In June 2006, UK FSA launched the Retail Distribution Review (RDR), looking at how investments are distributed to retail consumers in the UK. Through the review, they identified various long-running problems that impact on the quality of advice and consumer outcomes, as well as confidence and trust, in the UK investment market. Following extensive discussion with industry and consumer representatives, they are now proposing amendments to regulatory requirements to deliver various changes.
FSA's proposals involve:
Improving clarity for consumers about advice services
- They are proposing changes to make it easier for consumers to distinguish between the different forms of advice on offer to them, with all investment firms clearly describing their services as either "independent advice" or "restricted advice". Their rules and guidance will ensure that firms that describe their advice as independent genuinely do make their recommendations based on comprehensive and fair analysis, and provide unbiased, unrestricted advice. Equally, where consumers choose to use a restricted service - such as a firm that can only give advice on its own range of products - this will be made clear.

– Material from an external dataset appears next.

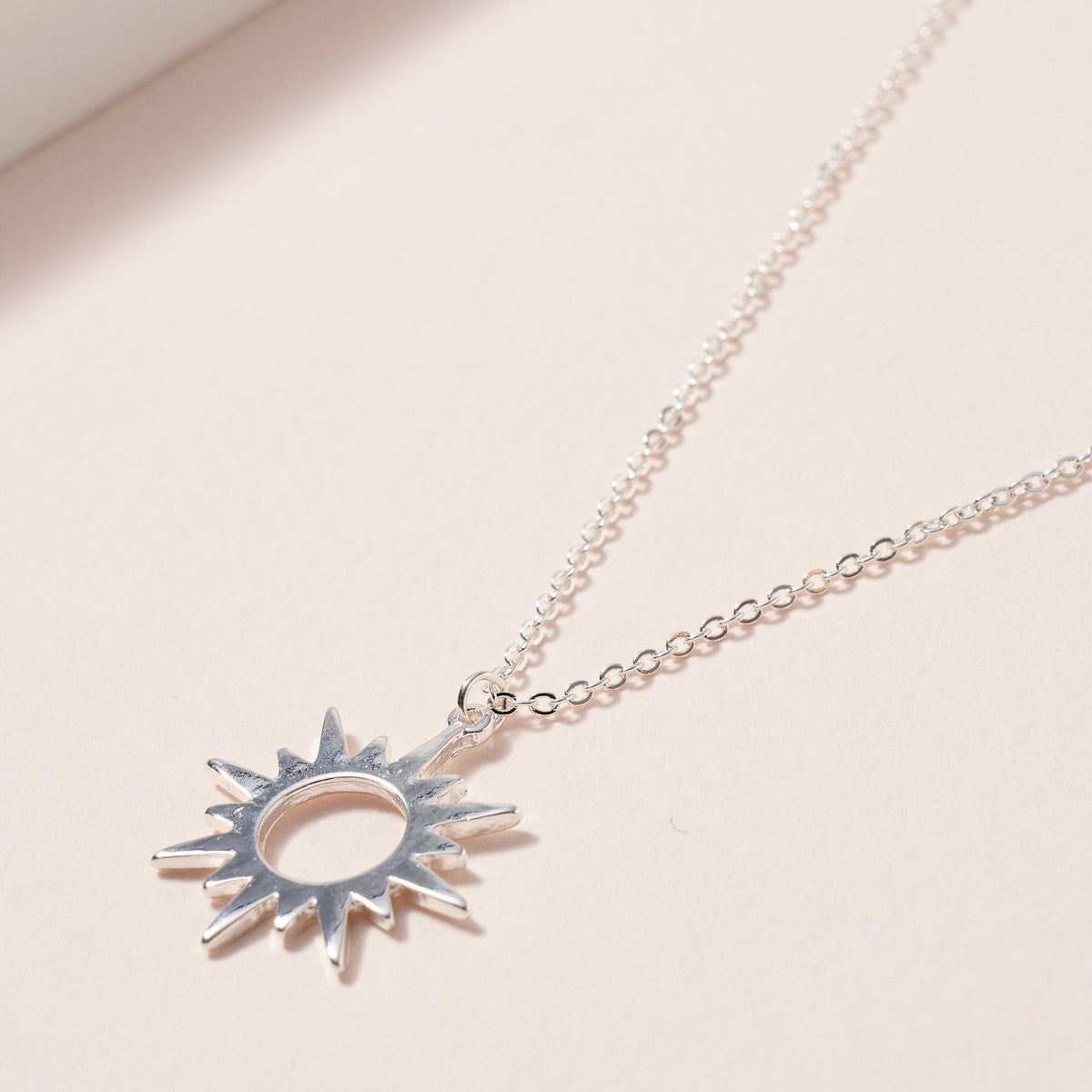 Sun Pendant Necklace in Silver - Necklaces - Nail Polish at Beyond Polish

Addressing the potential for remuneration bias ("Adviser Charging")
- All firms that give investment advice must set their own charges, in agreement with their clients, and will have to meet new standards regarding how they determine and operate these charges. The proposals bring to an end the current, commission-based system of adviser remuneration: they propose to ban product providers from offering amounts of commission to secure sales from adviser firms and, in turn, to ban adviser firms from recommending products that automatically pay commission. Consumers will still be able to have their adviser charges deducted from their investments if they wish, but these charges will no longer be determined by the product providers they are recommended.
Increasing professional standards of advisers
- We plan to raise the minimum level of qualification for investment advisers, and to institute an overarching Code of Ethics and enhanced standards for continuing professional development. They are also proposing visible maintenance and enforcement of these standards through the establishment of a Professional Standards Board.

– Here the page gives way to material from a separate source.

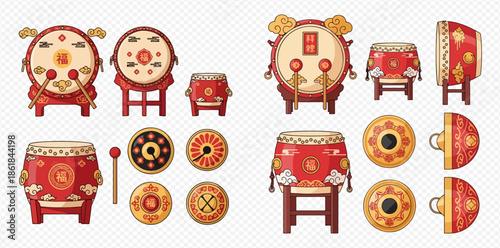 Set of traditional Chinese drums and gongs for cultural celebrations and festive events.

FSA has recently issued the consultation paper "Distribution of retail investments: Delivering the RDR", which sets out detailed proposals to implement the wide-ranging reforms. The changes, which will take effect from the end of 2012, will improve outcomes for savers and investors by enhancing the quality of advice they receive, and prepare both consumers and the industry for the future.
This paper may serve as a good reference for the Hong Kong regulatory regime.